- [Brief]:
Rewrite the stretch from the line containing "What distance lies" through the end of the entries below, replacing "wooden dock" with "wooden pier" and leaving everything else unchanged.
Start of Provided records
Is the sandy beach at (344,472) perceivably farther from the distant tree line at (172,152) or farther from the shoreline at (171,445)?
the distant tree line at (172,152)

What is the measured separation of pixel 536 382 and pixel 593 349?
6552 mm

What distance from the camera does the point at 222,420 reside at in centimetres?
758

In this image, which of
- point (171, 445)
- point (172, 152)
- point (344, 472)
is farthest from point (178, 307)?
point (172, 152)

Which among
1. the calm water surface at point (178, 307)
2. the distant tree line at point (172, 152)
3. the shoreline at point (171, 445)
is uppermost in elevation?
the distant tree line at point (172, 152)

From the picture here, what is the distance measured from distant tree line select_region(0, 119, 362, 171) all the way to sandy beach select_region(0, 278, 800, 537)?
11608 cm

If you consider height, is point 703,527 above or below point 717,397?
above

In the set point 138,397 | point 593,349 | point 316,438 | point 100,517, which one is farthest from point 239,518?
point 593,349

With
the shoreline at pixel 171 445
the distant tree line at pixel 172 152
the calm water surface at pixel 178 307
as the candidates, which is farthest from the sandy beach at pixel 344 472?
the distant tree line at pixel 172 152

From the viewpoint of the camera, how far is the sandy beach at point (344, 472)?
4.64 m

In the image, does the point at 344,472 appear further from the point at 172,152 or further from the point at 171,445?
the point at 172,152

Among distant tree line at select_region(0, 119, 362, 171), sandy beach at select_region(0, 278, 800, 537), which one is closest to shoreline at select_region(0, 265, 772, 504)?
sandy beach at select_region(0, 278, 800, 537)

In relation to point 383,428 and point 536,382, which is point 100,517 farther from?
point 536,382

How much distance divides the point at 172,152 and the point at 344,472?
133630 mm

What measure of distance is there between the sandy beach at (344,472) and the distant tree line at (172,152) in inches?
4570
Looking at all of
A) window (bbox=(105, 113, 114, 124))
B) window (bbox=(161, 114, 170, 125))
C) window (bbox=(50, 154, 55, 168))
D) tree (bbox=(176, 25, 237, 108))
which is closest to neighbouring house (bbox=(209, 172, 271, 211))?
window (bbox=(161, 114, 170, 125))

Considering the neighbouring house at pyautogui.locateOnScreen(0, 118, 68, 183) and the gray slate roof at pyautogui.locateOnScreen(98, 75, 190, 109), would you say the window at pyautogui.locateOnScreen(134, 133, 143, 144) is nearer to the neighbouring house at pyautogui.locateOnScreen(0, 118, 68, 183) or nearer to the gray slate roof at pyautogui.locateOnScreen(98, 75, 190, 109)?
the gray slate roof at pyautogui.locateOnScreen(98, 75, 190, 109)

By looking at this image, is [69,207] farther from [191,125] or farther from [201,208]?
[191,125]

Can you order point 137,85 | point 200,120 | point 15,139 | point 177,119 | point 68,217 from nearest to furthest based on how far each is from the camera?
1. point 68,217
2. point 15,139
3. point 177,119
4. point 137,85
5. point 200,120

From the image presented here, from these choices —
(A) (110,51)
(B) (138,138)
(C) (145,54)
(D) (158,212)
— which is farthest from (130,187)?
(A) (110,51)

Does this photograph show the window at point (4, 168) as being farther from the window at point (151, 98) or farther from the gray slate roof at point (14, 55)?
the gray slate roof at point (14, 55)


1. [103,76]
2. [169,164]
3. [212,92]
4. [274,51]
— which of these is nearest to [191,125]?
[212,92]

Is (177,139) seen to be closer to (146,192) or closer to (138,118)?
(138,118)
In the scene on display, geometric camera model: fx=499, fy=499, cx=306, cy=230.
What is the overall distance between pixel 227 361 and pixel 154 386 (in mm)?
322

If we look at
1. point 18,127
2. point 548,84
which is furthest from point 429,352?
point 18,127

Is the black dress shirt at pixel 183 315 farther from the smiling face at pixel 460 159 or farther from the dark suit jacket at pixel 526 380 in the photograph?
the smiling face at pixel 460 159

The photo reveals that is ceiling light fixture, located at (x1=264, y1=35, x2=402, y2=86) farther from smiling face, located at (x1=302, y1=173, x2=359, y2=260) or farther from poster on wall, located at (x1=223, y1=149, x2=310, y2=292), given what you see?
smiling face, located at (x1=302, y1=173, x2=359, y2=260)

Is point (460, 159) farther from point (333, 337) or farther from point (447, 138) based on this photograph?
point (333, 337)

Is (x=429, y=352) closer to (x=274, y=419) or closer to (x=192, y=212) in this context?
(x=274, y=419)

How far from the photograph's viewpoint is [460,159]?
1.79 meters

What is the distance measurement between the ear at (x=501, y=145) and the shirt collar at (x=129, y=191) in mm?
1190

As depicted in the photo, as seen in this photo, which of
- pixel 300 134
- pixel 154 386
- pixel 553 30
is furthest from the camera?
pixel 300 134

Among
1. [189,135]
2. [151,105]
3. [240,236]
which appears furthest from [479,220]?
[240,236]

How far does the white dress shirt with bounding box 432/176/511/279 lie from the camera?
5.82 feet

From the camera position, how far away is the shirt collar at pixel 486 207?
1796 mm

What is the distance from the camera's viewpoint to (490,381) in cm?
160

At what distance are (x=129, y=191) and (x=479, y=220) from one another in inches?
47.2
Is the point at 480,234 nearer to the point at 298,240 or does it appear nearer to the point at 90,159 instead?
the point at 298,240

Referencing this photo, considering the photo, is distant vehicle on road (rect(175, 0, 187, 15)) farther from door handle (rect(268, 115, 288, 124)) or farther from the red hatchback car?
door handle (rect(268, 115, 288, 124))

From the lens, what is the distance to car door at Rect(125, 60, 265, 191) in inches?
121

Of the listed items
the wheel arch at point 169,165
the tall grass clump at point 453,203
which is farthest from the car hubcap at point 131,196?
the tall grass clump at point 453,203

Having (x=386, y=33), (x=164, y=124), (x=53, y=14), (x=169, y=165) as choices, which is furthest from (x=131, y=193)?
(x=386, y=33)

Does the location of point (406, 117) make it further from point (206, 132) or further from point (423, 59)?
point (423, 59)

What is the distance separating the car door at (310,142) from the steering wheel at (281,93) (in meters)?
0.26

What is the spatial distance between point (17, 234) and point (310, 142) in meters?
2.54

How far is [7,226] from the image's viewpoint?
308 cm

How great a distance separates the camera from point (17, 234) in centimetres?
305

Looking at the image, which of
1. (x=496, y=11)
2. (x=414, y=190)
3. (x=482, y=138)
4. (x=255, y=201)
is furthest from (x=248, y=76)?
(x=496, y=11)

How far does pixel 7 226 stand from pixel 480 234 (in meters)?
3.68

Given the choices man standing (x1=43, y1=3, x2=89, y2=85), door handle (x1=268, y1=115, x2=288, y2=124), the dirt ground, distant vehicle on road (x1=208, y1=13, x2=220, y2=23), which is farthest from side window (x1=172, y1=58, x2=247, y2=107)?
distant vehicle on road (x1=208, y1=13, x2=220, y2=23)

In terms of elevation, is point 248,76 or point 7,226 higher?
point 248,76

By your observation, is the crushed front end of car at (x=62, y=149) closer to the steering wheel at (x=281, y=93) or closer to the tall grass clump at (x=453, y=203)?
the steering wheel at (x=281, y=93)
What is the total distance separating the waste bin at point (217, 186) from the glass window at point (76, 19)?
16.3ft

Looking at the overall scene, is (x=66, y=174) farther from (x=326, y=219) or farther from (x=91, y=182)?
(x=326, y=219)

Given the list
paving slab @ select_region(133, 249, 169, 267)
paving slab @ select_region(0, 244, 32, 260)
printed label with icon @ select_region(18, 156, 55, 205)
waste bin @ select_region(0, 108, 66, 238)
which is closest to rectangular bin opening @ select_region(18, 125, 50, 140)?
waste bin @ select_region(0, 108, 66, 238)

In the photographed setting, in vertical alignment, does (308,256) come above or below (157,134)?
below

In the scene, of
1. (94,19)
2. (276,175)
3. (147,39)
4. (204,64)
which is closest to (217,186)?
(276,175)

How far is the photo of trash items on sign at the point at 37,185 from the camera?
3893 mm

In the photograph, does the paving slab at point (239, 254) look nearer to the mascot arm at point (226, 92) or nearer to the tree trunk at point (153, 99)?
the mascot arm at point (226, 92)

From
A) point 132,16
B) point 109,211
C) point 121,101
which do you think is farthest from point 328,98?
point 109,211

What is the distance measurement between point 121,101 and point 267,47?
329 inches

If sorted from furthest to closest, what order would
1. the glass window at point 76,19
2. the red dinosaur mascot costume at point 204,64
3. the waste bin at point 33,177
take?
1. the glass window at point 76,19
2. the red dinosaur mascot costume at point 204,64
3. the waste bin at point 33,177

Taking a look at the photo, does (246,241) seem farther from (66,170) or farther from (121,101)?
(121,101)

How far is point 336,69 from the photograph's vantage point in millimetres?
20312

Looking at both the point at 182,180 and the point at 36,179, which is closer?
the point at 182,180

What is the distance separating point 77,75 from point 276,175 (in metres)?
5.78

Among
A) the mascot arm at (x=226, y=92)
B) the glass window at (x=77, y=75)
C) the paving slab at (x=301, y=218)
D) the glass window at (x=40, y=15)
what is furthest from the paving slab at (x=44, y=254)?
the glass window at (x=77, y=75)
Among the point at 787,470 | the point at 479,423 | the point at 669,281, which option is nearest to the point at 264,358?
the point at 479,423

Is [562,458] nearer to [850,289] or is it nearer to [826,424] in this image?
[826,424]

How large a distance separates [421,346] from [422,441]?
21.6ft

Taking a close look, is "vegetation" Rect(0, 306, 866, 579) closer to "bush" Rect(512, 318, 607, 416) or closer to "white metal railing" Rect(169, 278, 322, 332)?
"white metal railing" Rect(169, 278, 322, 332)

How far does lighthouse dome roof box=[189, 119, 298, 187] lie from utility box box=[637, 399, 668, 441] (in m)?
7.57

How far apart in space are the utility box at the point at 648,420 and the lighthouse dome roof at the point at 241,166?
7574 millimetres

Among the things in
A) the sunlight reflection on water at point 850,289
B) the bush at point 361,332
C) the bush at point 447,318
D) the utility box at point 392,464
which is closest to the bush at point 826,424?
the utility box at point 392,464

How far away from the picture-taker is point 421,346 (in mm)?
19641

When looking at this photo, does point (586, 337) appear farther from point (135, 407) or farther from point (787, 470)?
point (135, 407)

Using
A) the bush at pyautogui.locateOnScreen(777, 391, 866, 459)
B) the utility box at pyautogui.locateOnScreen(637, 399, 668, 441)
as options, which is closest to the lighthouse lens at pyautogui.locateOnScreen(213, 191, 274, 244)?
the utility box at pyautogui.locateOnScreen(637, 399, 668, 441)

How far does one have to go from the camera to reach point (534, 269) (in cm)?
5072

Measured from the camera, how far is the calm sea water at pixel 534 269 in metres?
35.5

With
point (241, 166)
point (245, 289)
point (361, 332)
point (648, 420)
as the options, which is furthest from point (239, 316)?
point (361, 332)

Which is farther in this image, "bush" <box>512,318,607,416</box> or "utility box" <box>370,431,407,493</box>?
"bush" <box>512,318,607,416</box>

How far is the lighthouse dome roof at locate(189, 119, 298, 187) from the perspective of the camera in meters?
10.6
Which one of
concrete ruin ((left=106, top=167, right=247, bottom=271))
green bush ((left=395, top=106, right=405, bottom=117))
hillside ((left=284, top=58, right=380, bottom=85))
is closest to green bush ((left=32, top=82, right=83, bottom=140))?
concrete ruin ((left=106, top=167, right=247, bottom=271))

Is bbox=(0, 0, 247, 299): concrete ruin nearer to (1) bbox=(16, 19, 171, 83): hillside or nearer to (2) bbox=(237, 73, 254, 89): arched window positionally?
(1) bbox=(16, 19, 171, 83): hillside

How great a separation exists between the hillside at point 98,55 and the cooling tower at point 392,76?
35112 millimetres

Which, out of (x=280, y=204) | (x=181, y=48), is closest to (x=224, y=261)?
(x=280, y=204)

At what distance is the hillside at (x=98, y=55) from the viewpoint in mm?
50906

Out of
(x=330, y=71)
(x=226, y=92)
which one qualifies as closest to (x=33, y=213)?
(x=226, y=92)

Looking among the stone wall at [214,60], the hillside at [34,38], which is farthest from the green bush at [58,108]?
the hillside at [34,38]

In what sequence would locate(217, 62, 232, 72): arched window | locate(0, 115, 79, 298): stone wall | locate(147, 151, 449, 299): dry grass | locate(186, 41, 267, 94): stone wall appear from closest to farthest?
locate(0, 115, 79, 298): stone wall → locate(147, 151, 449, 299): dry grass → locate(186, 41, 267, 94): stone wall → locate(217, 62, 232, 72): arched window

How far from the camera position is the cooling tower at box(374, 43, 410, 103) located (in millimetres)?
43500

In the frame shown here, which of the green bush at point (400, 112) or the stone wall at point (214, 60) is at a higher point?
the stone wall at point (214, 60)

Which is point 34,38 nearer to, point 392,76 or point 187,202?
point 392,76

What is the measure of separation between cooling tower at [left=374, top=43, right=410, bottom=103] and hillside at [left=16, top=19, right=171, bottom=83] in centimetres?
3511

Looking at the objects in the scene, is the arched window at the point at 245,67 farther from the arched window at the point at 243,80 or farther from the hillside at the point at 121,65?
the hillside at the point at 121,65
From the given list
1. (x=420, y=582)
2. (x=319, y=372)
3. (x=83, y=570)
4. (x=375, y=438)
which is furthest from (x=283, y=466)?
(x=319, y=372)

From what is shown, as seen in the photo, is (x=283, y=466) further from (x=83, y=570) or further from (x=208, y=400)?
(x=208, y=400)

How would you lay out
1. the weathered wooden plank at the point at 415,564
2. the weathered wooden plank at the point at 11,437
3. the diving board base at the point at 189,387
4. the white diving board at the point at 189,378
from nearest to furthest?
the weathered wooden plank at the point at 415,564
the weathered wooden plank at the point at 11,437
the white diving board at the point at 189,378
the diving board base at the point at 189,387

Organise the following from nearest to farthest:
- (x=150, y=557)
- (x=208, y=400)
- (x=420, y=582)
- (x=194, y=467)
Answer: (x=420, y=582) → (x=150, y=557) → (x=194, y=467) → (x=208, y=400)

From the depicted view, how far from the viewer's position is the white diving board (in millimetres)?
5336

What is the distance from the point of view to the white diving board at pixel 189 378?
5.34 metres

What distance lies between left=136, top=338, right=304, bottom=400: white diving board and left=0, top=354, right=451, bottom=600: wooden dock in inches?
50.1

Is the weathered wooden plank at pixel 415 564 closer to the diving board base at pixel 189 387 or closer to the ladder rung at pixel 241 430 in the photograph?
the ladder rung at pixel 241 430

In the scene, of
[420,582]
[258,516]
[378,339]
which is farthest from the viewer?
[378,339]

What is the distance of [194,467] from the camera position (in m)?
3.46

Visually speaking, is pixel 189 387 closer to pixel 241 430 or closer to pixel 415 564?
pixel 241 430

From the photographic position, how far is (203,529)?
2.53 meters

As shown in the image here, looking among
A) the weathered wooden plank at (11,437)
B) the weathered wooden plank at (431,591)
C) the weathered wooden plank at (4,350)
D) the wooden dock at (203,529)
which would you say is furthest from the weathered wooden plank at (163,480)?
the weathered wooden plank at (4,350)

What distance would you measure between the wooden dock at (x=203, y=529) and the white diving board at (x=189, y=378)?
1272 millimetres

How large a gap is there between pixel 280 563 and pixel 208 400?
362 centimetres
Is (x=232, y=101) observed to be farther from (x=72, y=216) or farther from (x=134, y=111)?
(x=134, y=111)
End of Provided records
- [Answer to this task]:
What distance lies between left=136, top=338, right=304, bottom=400: white diving board and left=0, top=354, right=451, bottom=600: wooden pier in inches?
50.1

Is the weathered wooden plank at pixel 415 564 closer to the diving board base at pixel 189 387 or closer to the ladder rung at pixel 241 430 in the photograph?
the ladder rung at pixel 241 430

In the scene, of
[420,582]
[258,516]
[378,339]
which is farthest from the viewer?
[378,339]

What is the distance of [194,467] from the camera position (in m)?
3.46

Visually speaking, is pixel 189 387 closer to pixel 241 430 or closer to pixel 415 564?
pixel 241 430

From the photographic position, how far is (203,529)?
2.53 meters

As shown in the image here, looking among
A) the weathered wooden plank at (11,437)
B) the weathered wooden plank at (431,591)
C) the weathered wooden plank at (4,350)
D) the wooden pier at (203,529)
which would you say is furthest from the weathered wooden plank at (163,480)?
the weathered wooden plank at (4,350)

What distance would you measure between the wooden pier at (x=203, y=529) and the white diving board at (x=189, y=378)?
1272 millimetres

How large a gap is there between pixel 280 563 and pixel 208 400?
362 centimetres
Is (x=232, y=101) observed to be farther from (x=72, y=216) or farther from (x=134, y=111)?
(x=134, y=111)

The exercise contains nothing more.